Monday 25 February 2013

PSLV-C20 blasts off from Sriharikota.......

The 23rd Polar Satellite Launch Vehicle (PSLV) mission, the PSLV-C20, with the 409 kg Indo-French Joint Venture satellite Saral (Satellite with ARgos and ALtika) along with six auxiliary satellites, has blasted off from Satish Dhawan Space Centre at Sriharikota, Andhra Pradesh at 6.01 pm.

The launch was delayed by five minutes from the actual launch time of 5.56 PM to avoid any debris in the flight path.

President Pranab Mukherjee witnessed the launch of 101th mission of ISRO.

It may be noted that the organisation had plans to launch Saral, in December 2012, which was then postponed to conduct some additional tests to address technical issues for ensuring reliability.

Saral is the first mission under Indian Mini Satellite (IMS) Bus series-2, configured for 400 KG class satellite with miniaturisation techniques.

The Saral mission, a joint venture of ISRO and French space agency Centre National d'Etudes Spatiales (CNES), has two payloads- Payload Interface Module (PIM) containing ALtika and ARgos from CNES and Solid State C Band Transponder (SCBT) from VSSC, ISRO - to study the ocean from space using altimetry system and in promoting maximum use of the ARgos Data Collecting System.  

The six smaller payloads include two from Canada, two from Austria and one each from Denmark and UK.

Sapphire (148 Kg), a satellite built by MacDonald, Dettwiler and Association (MDA), Canada, is a space based optical sensor system aimed at an operationally acceptable space based surveillance to contribute to the US Space Surveillance Network (SSN).

NEOSSat (Near-Earth Object Surveillance Satellite) (74 kg) is built by Microsat Systems Canada Inc (MSCI). The Satellite has a space telescope dedicated for detecting and tracking asteroids and satellites in Geo-stationary orbit.  

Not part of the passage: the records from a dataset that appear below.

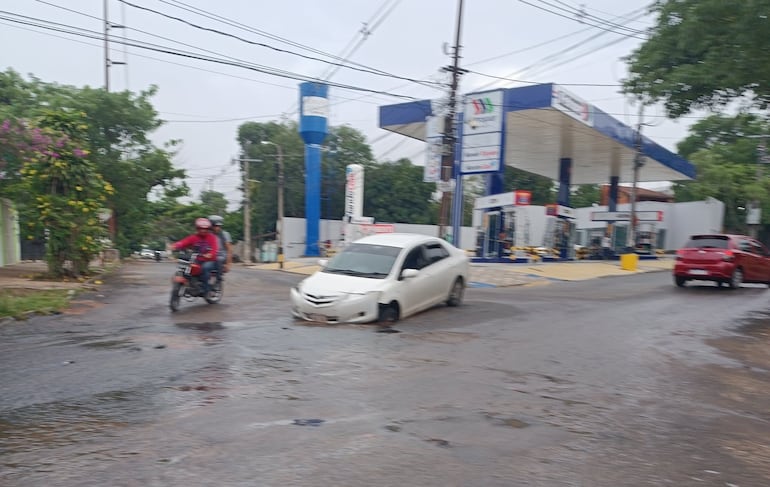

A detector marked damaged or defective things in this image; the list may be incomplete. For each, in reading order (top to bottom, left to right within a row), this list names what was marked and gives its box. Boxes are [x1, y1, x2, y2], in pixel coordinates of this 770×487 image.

damaged road surface [0, 262, 764, 486]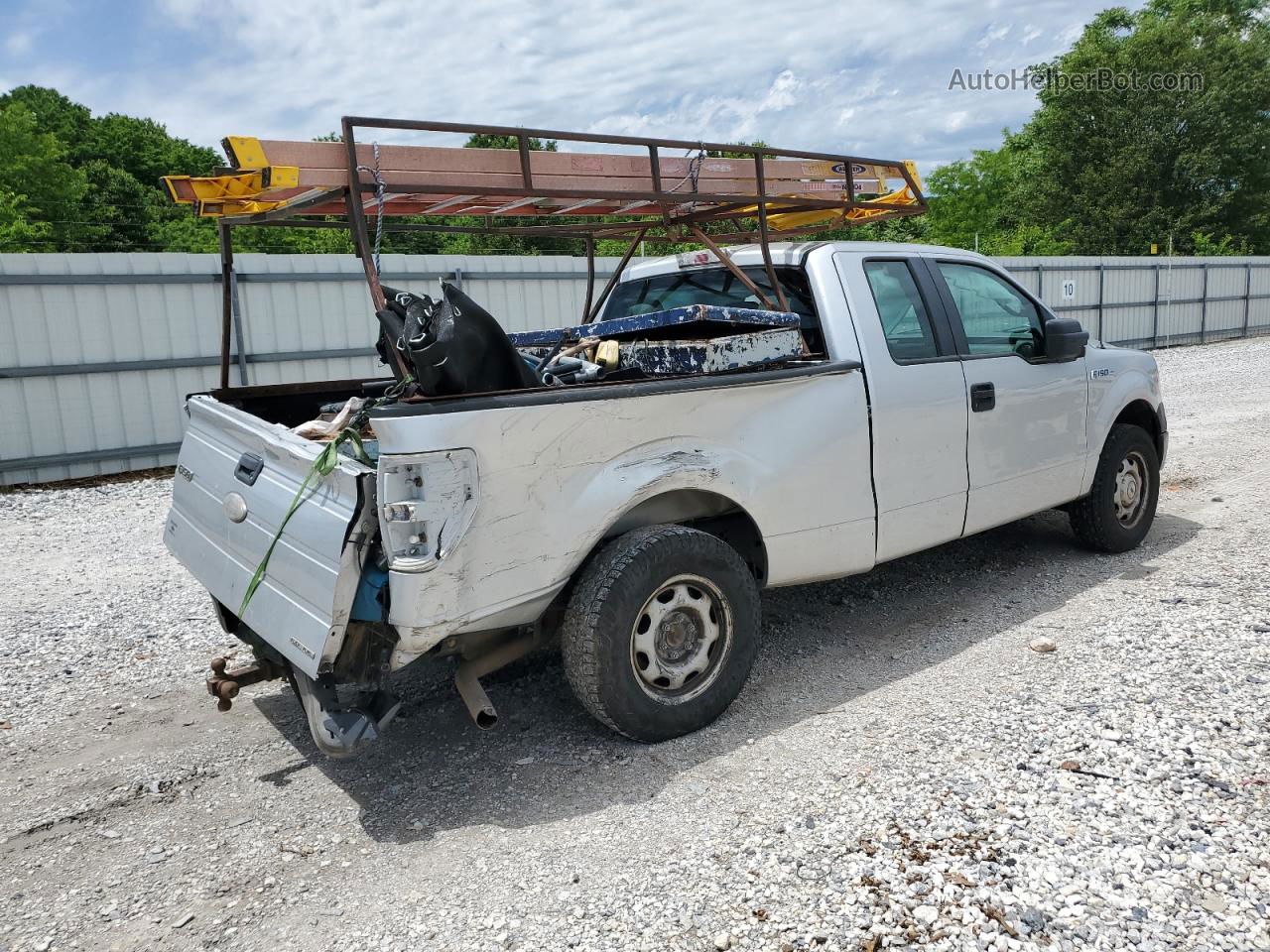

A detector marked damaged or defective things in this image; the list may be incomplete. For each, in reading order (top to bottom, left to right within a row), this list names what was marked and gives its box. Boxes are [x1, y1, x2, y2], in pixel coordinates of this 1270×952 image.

dented tailgate [164, 396, 373, 680]
damaged rear of truck [159, 115, 935, 756]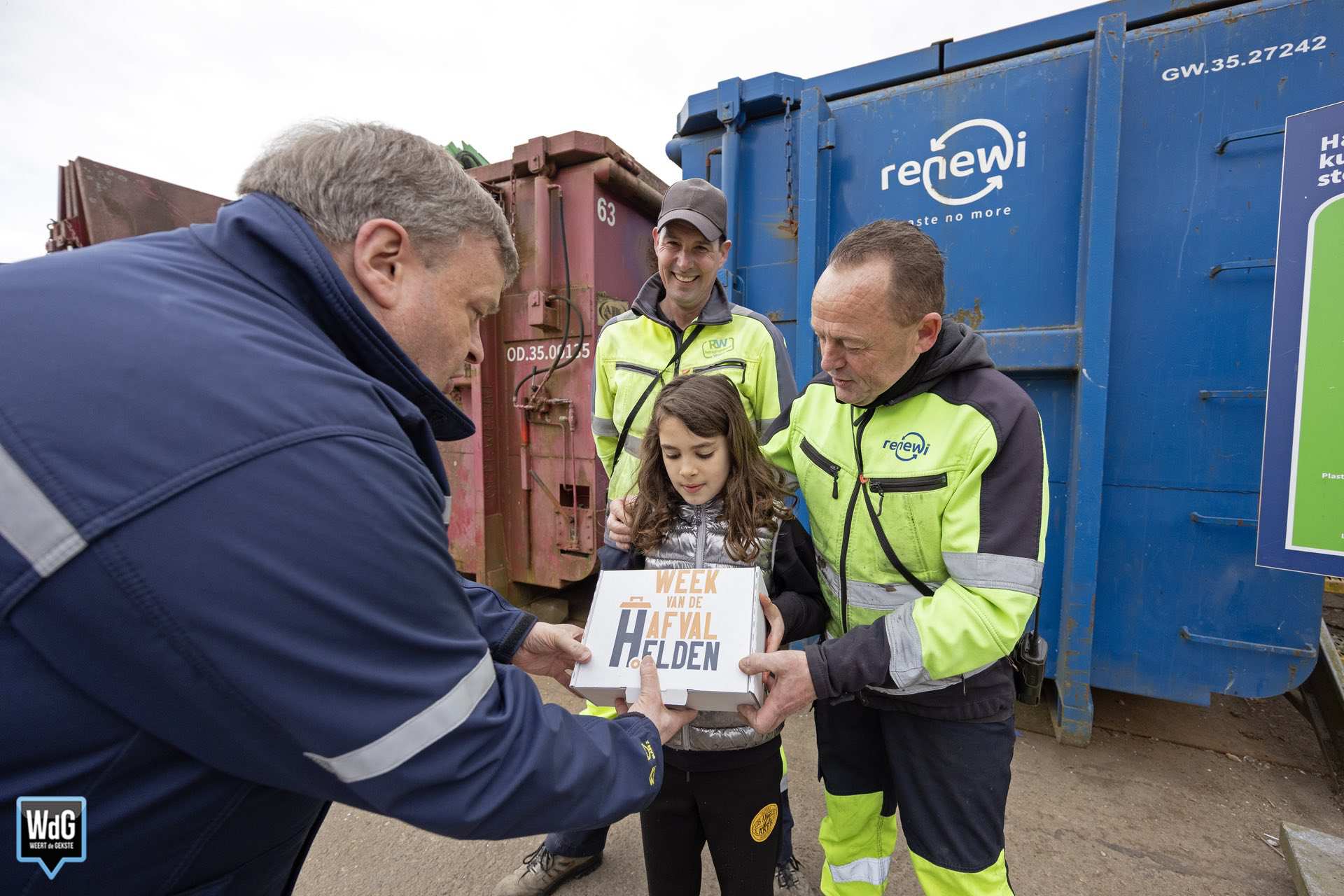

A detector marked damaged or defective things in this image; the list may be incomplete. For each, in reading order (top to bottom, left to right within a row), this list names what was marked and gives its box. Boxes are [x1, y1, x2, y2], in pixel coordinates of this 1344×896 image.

rusty red container [445, 133, 666, 605]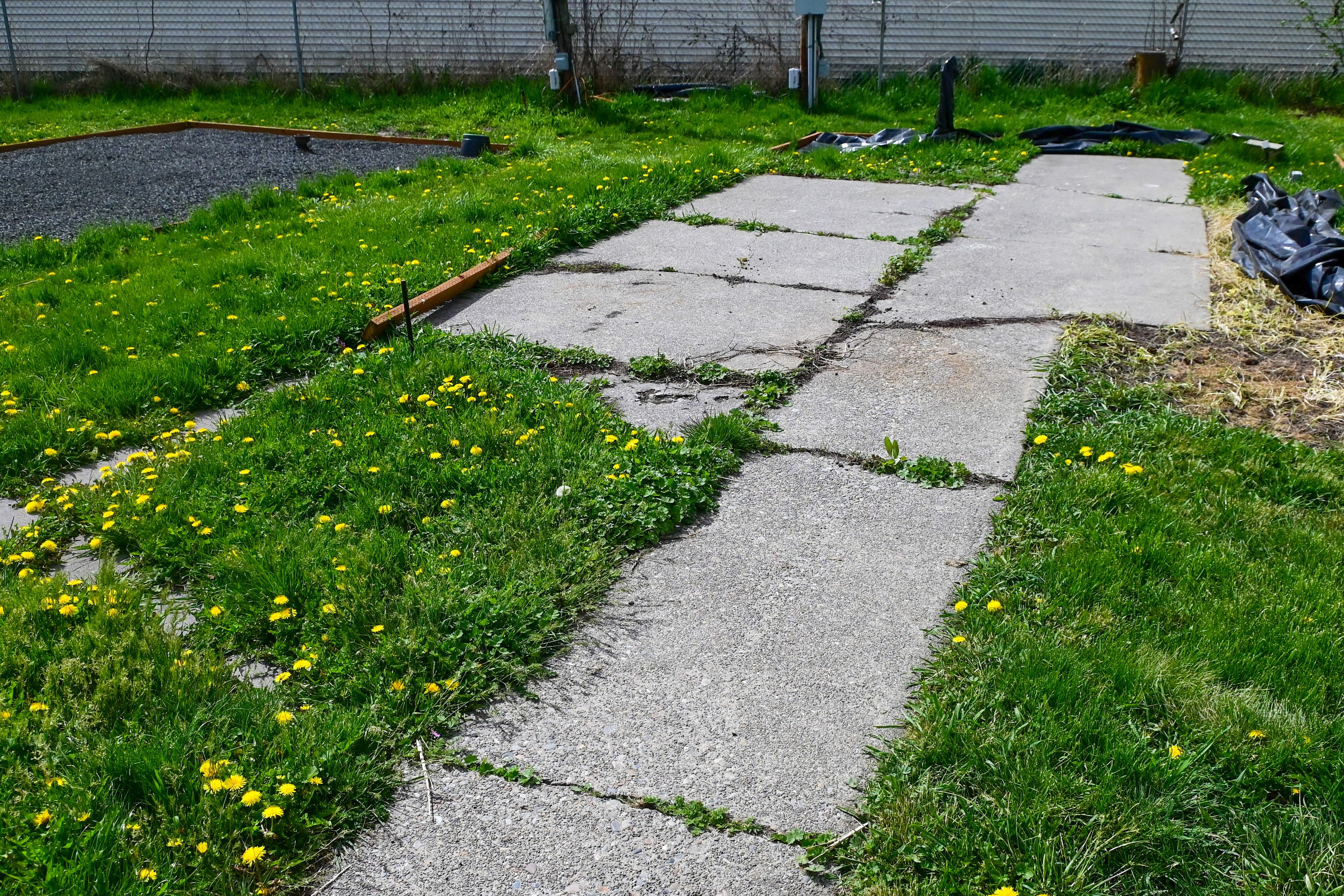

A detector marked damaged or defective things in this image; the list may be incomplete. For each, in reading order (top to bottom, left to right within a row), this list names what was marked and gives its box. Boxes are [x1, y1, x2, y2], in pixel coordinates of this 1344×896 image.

cracked concrete slab [430, 270, 849, 360]
cracked concrete slab [556, 219, 903, 293]
cracked concrete slab [677, 173, 973, 238]
cracked concrete slab [876, 236, 1215, 328]
cracked concrete slab [967, 181, 1210, 254]
cracked concrete slab [1010, 154, 1193, 203]
cracked concrete slab [596, 376, 747, 435]
cracked concrete slab [774, 321, 1054, 475]
cracked concrete slab [451, 456, 1000, 833]
cracked concrete slab [318, 768, 822, 892]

NLS 8.1 (UniBRITE) (14 Kg) and NLS 8.2 (BRITE) (14 Kg) are two scientific satellites launched and operated by Austria. UniBRITE is built for the University of Vienna with a mission to photometrically measure low-level oscillations and temperature variations in stars brighter than visual magnitude with unprecedented precision and temporal coverage not achievable through terestrial based methods, BRITE is similar to the UniBRITE spacecraft, with the expectation of the optical flter within the payload, which is used to observe the blue region of the light spectrum.

NLS 8.3 (AAUSAT3) (3Kg) is the third student cubesat from Aalborg University in Denmark, which has device for feasibility study of receiving AIS signals from ships in arctic regions and a Phoenix GPS receiver from DLR, Germany.

The vehicle also carried STRaND-1, the first satellite in the series of Surrey Training, Research and Nanosatellite Development programme, built by SSTL (Surrey Training Technology Ltd), UK, to fly state-of-the art technologies and new developments in low Earth orbit.

This is the ninth mission of ISRO using PSLV Core Alone variant (without solid strap-on motors). There had been 21 continuously successful flights of PSLV, till September 2012, according to ISRO.

The Space Research Organisation has launched its 100th mission on September 9, 2012, launching PSLV-C21 taking a French satellite Spot-6 and a Japanese student satellite Proiteres into space from Sriharikota. The missions include 62 satellites, 37 launch vehicles and one space capsule recovery experiment.